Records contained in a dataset

• • • • •

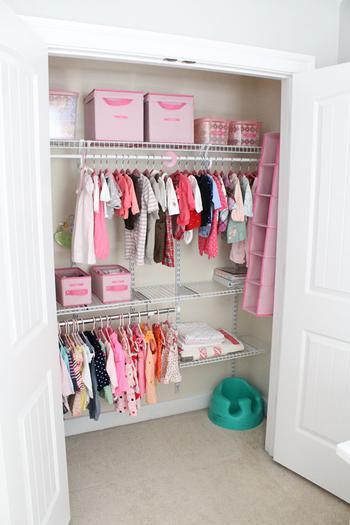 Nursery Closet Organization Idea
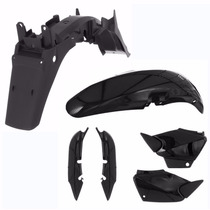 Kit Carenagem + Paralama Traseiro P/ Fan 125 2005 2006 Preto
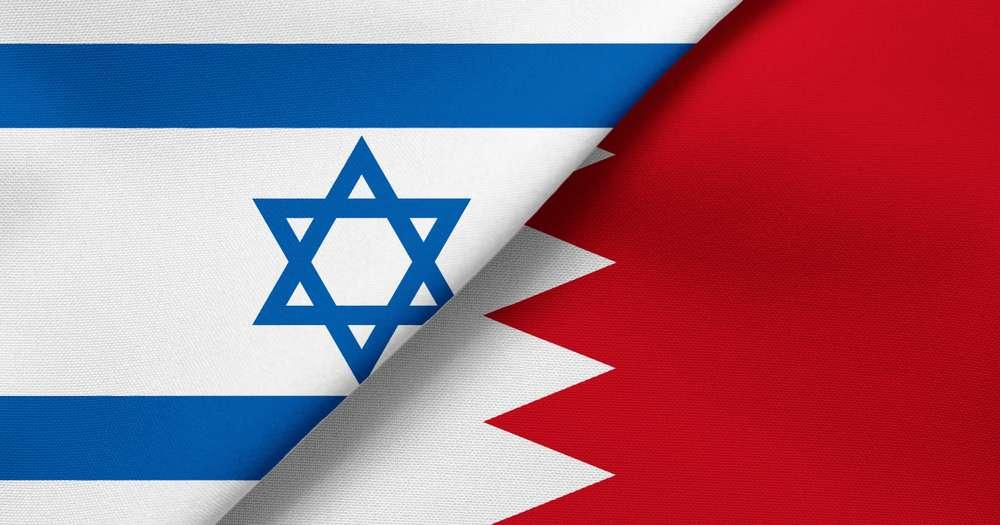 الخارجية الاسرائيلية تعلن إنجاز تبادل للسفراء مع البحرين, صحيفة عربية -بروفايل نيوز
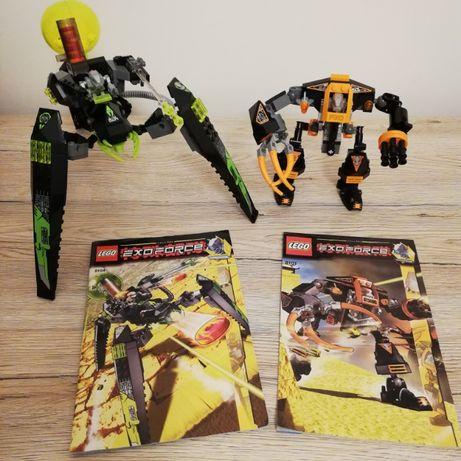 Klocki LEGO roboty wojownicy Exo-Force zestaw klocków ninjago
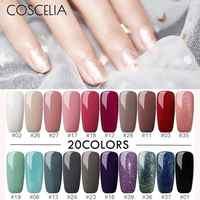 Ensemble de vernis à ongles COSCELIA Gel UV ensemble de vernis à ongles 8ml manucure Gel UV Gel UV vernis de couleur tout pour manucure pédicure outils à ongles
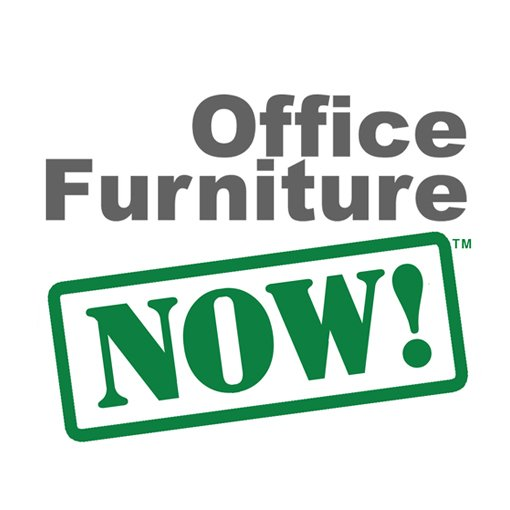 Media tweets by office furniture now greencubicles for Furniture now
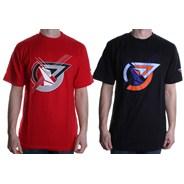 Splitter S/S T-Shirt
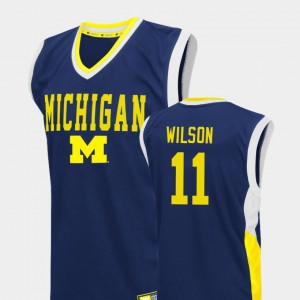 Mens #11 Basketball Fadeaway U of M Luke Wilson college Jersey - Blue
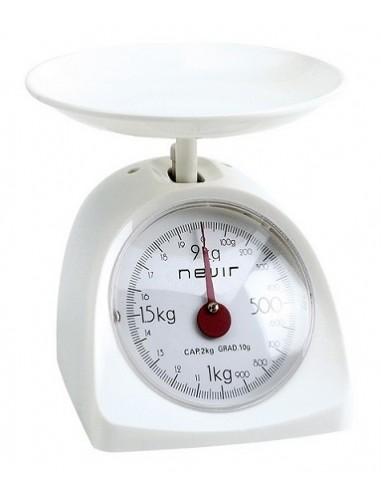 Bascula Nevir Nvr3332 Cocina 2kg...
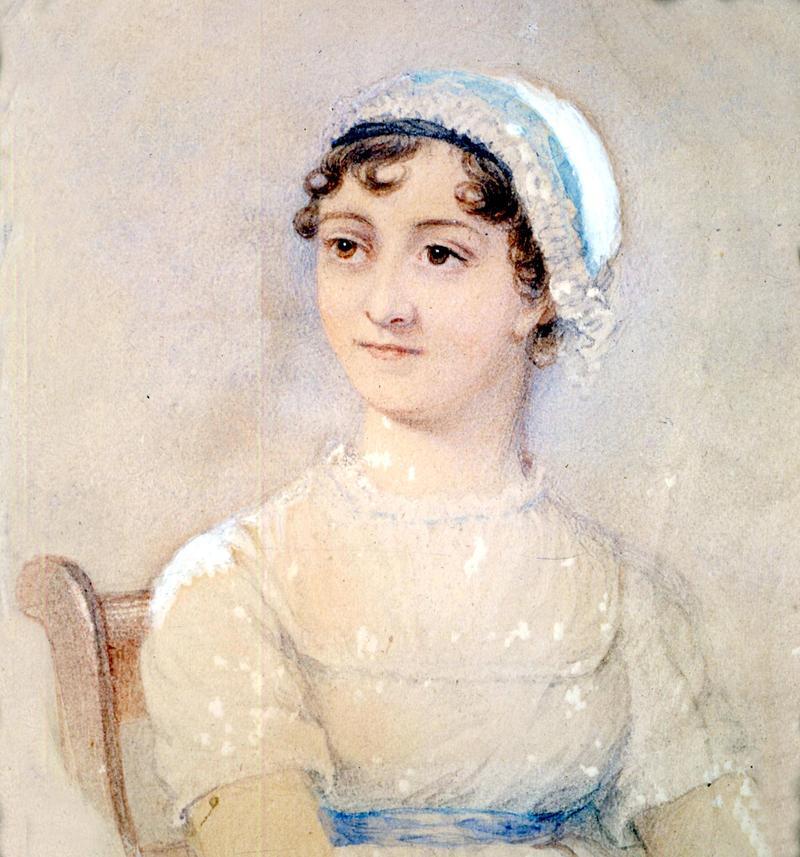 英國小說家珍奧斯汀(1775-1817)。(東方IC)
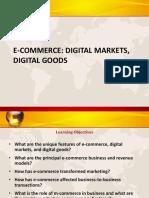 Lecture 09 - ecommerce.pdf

• • • • •

* [Aim of the exercise]:
All that is needed is the data above, repeated exactly, without the pictures.

* [Task result]:
 Nursery Closet Organization Idea
 Kit Carenagem + Paralama Traseiro P/ Fan 125 2005 2006 Preto
 الخارجية الاسرائيلية تعلن إنجاز تبادل للسفراء مع البحرين, صحيفة عربية -بروفايل نيوز
 Klocki LEGO roboty wojownicy Exo-Force zestaw klocków ninjago
 Ensemble de vernis à ongles COSCELIA Gel UV ensemble de vernis à ongles 8ml manucure Gel UV Gel UV vernis de couleur tout pour manucure pédicure outils à ongles
 Media tweets by office furniture now greencubicles for Furniture now
 Splitter S/S T-Shirt
 Mens #11 Basketball Fadeaway U of M Luke Wilson college Jersey - Blue
 Bascula Nevir Nvr3332 Cocina 2kg...
 英國小說家珍奧斯汀(1775-1817)。(東方IC)
 Lecture 09 - ecommerce.pdf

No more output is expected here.